The Thompson group fails to disclose the nature of FINRA's claims against Mr. Thompson and TNP Securities and fails to disclose that the dismissal of a related claim against TNP was solely on jurisdictional grounds.   HERE ARE THE FACTS:
• FINRA filed a complaint against Mr. Thompson and TNP Securities for securities fraud and violations of other securities laws and FINRA rules.
• According to FINRA, its claim against TNP was dropped due to "jurisdictional reasons" and that "all charges against Thompson are the same, including the fraud charge."
The Thompson group claims that we allowed them only 10 days to make director nominations and that we changed the rules with respect to director nominations without informing them what the new rules were
• The 10-day notice period complained of by the Thompson group has been in the Company's bylaws since its very first SEC filing in November of 2008.
• As a director, Mr. Thompson approved those bylaws.
• Mr. Thompson received the text of the bylaw amendments on October 17, 2013, eleven days before the longstanding deadline. TNP sent its nomination notice to the Company on October 20, 2013.
• Although the Company had no obligation to do so, within two days of receipt of the TNP's nomination notice, the Company informed TNP that the nomination notice did not comply with the requirements of the bylaws and reminded them of the deadline for submissions.

Protect your investment and disregard the material you have received from the Thompson group. Do not send back any orange written request card you receive from Mr. Thompson. 

If shareholders have any questions or need assistance in voting their shares, they should contact Strategic Realty Trust's proxy solicitor, MacKenzie Partners, Inc., at 212-929-5500 or at 800-322-2885 Toll-Free.

Very truly yours,

Andrew Batinovich
Strategic Realty Trust, Inc.

Important Additional Information:

SRT expects to solicit revocations of written requests pursuant to a proxy statement to be filed with the Securities and Exchange Commission (the "SEC"). Shareholders are urged to read the proxy statement and other relevant materials when they become available because they will contain important information. SRT, its independent directors, its executive officers, its advisor, SRT Advisors, LLC, and its property manager, Glenborough, LLC, may be deemed to be participants in such solicitation. Stockholders may obtain additional information regarding such participants and their interests from the proxy statement, when it is available, and from SRT's periodic reports filed with the SEC. The periodic reports are available, and the proxy statement and other relevant documents will be available, at no charge at the web site of the SEC at

Forward Looking Statements:
This letter contains forward looking statements within the meaning of Section 27A of the Securities Act of 1933 and Section 21E of the Securities Exchange Act of 1934. Such forward-looking statements can be generally identified by our use of forward-looking terminology such as "may," "will," "expect," "intend," "anticipate," "estimate," "believe," "strive," "continue" or other similar words.
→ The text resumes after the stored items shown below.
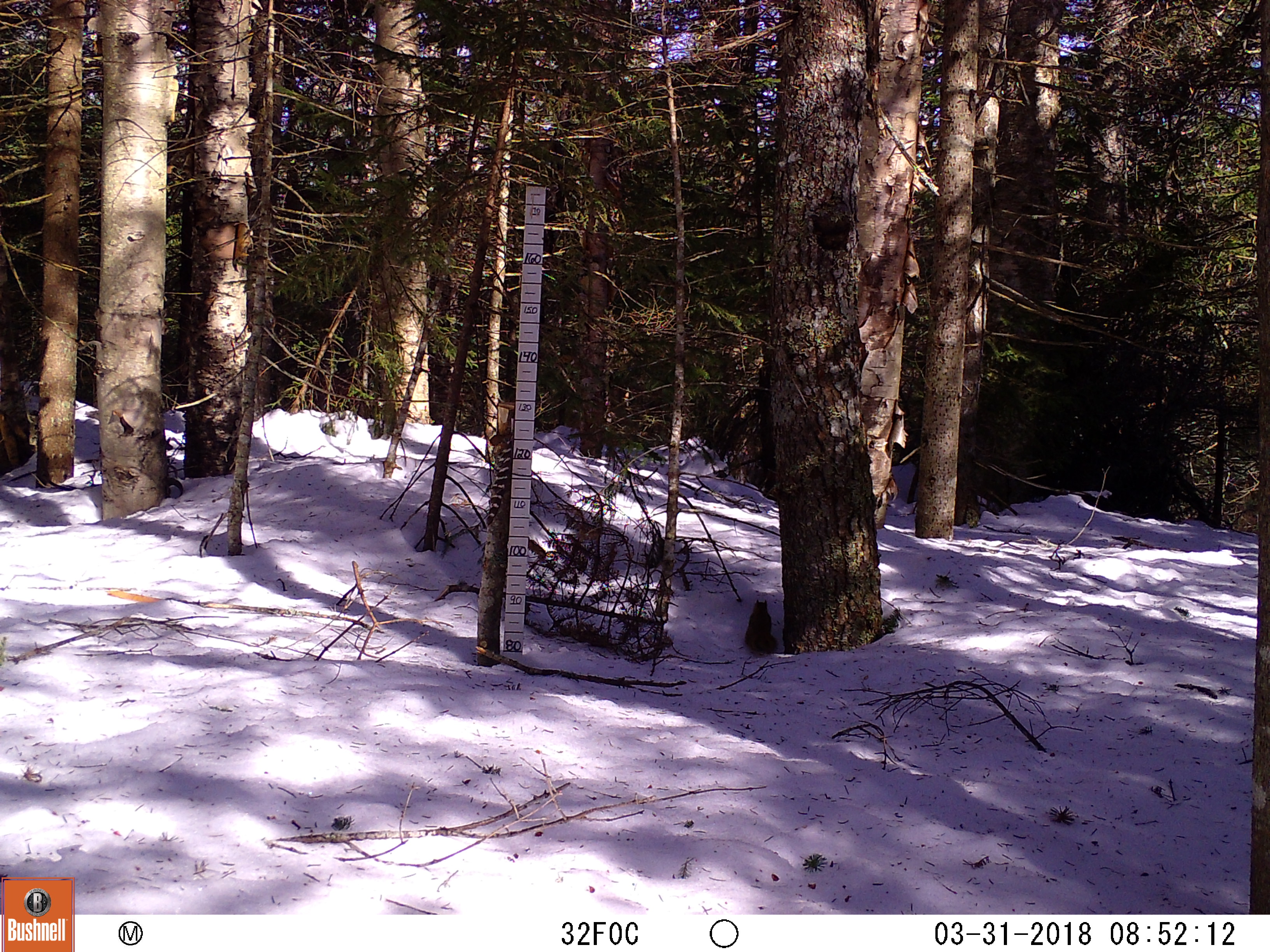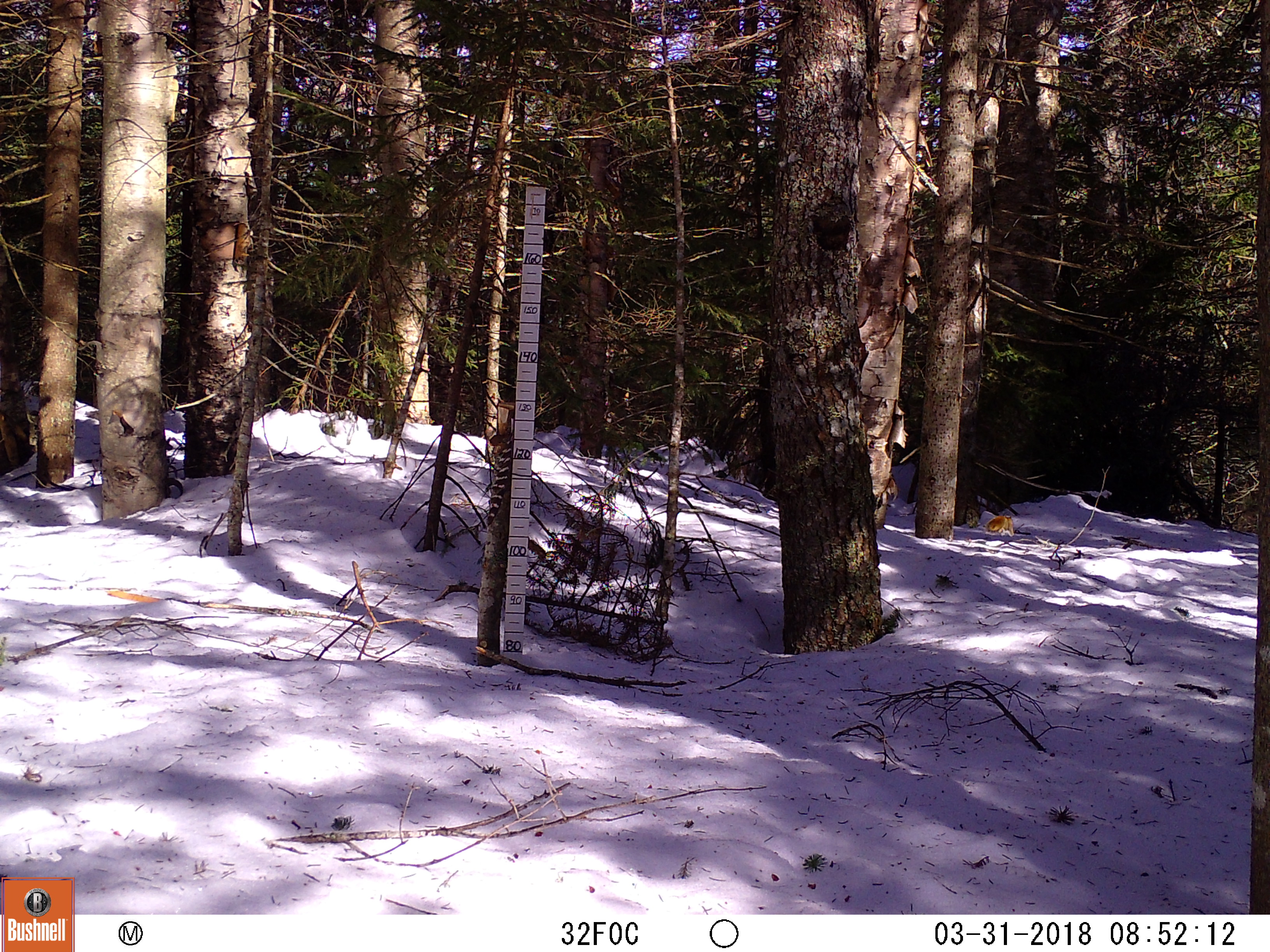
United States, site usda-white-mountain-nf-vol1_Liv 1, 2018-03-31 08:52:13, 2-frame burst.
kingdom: Animalia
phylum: Chordata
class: Mammalia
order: Rodentia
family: Sciuridae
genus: Tamiasciurus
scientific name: Tamiasciurus hudsonicus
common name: red squirrel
Readers of this letter should be aware that there are various factors that could cause actual results to differ materially from any forward-looking statements made in this letter. Factors that could cause or contribute to such differences include, but are not limited to, (i) difficulties in obtaining Company records from the Company's former advisor, former property manager and former transfer agent, (ii) increased costs associated with waging a proxy fight should the Thompson group seek to remove or replace directors, and (iii) difficulties and delays with property dispositions. Accordingly, readers are cautioned not to place undue reliance on these forward-looking statements, which speak only as of the date of this letter.